**Problem statement:**
Rewrite the lines below, changing every "gray bath towel" to "gray hand towel" and keeping everything else the same. Leave the pictures out of your answer.

Scene question lines:
.....
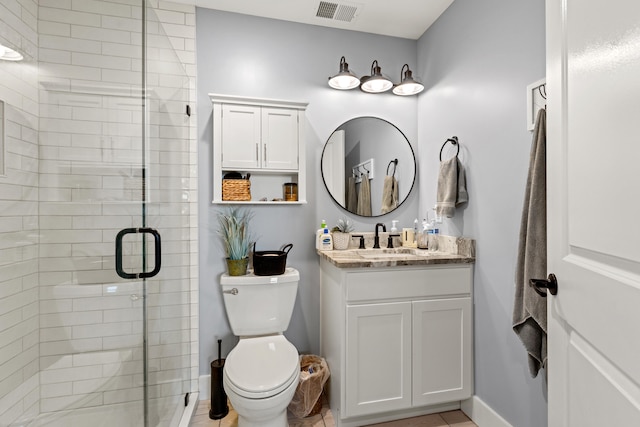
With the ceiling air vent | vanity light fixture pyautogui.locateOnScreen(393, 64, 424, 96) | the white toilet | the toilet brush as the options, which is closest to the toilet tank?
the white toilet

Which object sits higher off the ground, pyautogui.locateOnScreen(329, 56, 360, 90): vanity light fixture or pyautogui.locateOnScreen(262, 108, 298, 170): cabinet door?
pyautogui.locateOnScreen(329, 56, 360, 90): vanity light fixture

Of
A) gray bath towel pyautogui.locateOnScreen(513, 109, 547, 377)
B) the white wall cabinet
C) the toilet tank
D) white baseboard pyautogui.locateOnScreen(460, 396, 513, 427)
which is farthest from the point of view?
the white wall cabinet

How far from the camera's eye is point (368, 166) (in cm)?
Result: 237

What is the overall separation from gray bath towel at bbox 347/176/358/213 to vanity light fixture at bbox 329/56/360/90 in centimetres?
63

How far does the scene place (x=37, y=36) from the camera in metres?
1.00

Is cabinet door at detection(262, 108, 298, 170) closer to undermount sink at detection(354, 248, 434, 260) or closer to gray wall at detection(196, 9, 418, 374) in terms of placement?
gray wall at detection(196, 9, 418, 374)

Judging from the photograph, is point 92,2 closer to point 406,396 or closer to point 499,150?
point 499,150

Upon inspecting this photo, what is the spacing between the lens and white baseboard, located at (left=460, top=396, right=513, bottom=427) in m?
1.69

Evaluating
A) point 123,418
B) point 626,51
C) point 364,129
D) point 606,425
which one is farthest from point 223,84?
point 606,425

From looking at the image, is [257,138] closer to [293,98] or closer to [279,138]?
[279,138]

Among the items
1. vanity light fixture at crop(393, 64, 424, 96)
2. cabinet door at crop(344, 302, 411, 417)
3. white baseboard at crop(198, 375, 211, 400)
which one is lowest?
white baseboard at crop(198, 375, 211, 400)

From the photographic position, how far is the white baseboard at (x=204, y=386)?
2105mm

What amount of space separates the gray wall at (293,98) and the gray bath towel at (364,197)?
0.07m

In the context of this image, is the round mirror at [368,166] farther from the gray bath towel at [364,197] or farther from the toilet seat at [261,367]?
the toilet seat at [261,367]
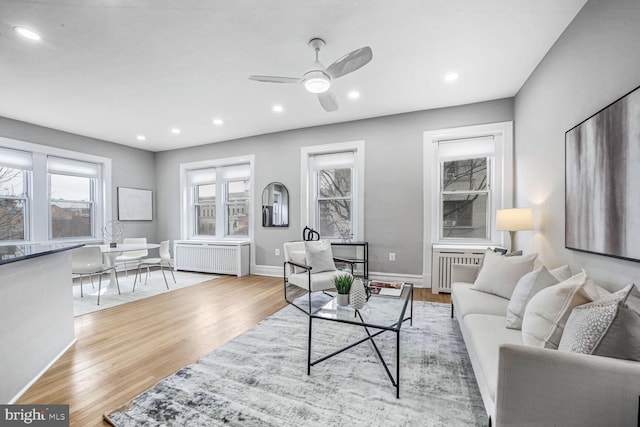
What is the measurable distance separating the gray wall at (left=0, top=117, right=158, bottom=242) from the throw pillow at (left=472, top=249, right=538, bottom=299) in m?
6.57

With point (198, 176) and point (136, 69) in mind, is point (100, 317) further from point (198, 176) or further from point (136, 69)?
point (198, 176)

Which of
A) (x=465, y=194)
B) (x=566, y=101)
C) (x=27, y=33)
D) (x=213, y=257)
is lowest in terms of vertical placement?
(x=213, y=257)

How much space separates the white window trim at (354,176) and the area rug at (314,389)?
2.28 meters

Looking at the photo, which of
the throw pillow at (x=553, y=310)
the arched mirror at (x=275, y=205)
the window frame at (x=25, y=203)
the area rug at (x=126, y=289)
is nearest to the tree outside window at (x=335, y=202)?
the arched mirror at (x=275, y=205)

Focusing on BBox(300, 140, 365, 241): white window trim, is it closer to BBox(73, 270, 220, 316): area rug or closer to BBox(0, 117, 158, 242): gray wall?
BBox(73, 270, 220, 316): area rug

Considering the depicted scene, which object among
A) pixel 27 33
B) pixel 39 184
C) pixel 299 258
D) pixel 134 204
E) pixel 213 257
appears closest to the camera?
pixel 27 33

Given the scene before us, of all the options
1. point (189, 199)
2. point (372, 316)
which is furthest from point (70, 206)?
.....
**Solution for this exercise:**
With the ceiling air vent | vanity light fixture pyautogui.locateOnScreen(393, 64, 424, 96) | the white toilet | the toilet brush as the options, which is closest to the toilet tank?
the white toilet

Which object sits higher off the ground, pyautogui.locateOnScreen(329, 56, 360, 90): vanity light fixture or pyautogui.locateOnScreen(262, 108, 298, 170): cabinet door?
pyautogui.locateOnScreen(329, 56, 360, 90): vanity light fixture

Of
A) gray hand towel pyautogui.locateOnScreen(513, 109, 547, 377)
B) the white wall cabinet
C) the toilet tank
D) white baseboard pyautogui.locateOnScreen(460, 396, 513, 427)
which is farthest from the point of view?
the white wall cabinet

How far from the camera's eye is point (368, 166) (in cm)?
Result: 237

What is the overall separation from gray hand towel at bbox 347/176/358/213 to vanity light fixture at bbox 329/56/360/90 in centimetres?
63

How far does the scene place (x=37, y=36) from the camera in metres?
1.00

Is cabinet door at detection(262, 108, 298, 170) closer to undermount sink at detection(354, 248, 434, 260) or closer to gray wall at detection(196, 9, 418, 374) in terms of placement?
gray wall at detection(196, 9, 418, 374)

Judging from the photograph, is point 92,2 closer to point 406,396 or closer to point 499,150?
point 499,150

Upon inspecting this photo, what is the spacing between the lens and white baseboard, located at (left=460, top=396, right=513, bottom=427) in m?
1.69

Evaluating
A) point 123,418
B) point 626,51
C) point 364,129
D) point 606,425
which one is farthest from point 223,84?
point 606,425

From looking at the image, is [257,138] closer to [293,98] or closer to [279,138]?
[279,138]

Among the items
1. vanity light fixture at crop(393, 64, 424, 96)
2. cabinet door at crop(344, 302, 411, 417)
3. white baseboard at crop(198, 375, 211, 400)
which one is lowest?
white baseboard at crop(198, 375, 211, 400)

From the photographic position, how far is the white baseboard at (x=204, y=386)?
2105mm

What amount of space separates the gray wall at (293,98) and the gray hand towel at (364,197)?
0.07m

In the context of this image, is the round mirror at [368,166] farther from the gray hand towel at [364,197] or farther from the toilet seat at [261,367]?
the toilet seat at [261,367]
What is the measurable distance separating the gray wall at (left=0, top=117, right=158, bottom=242) from the throw pillow at (left=472, top=249, right=538, bottom=299) in m?
6.57

With point (198, 176) and point (136, 69) in mind, is point (100, 317) further from point (198, 176) or further from point (136, 69)?
point (198, 176)

Which of
A) (x=465, y=194)
B) (x=566, y=101)
C) (x=27, y=33)
D) (x=213, y=257)
is lowest in terms of vertical placement?
(x=213, y=257)

How much space separates the white window trim at (354,176) and the area rug at (314,389)?
2.28 meters

Looking at the photo, which of
the throw pillow at (x=553, y=310)
the arched mirror at (x=275, y=205)
the window frame at (x=25, y=203)
the area rug at (x=126, y=289)
is nearest to the tree outside window at (x=335, y=202)?
the arched mirror at (x=275, y=205)

Focusing on BBox(300, 140, 365, 241): white window trim, is it closer to BBox(73, 270, 220, 316): area rug or closer to BBox(0, 117, 158, 242): gray wall?
BBox(73, 270, 220, 316): area rug

Considering the depicted scene, which object among
A) pixel 27 33
B) pixel 39 184
C) pixel 299 258
D) pixel 134 204
E) pixel 213 257
appears closest to the camera?
pixel 27 33

Given the scene before us, of all the options
1. point (189, 199)
2. point (372, 316)
which is furthest from point (70, 206)?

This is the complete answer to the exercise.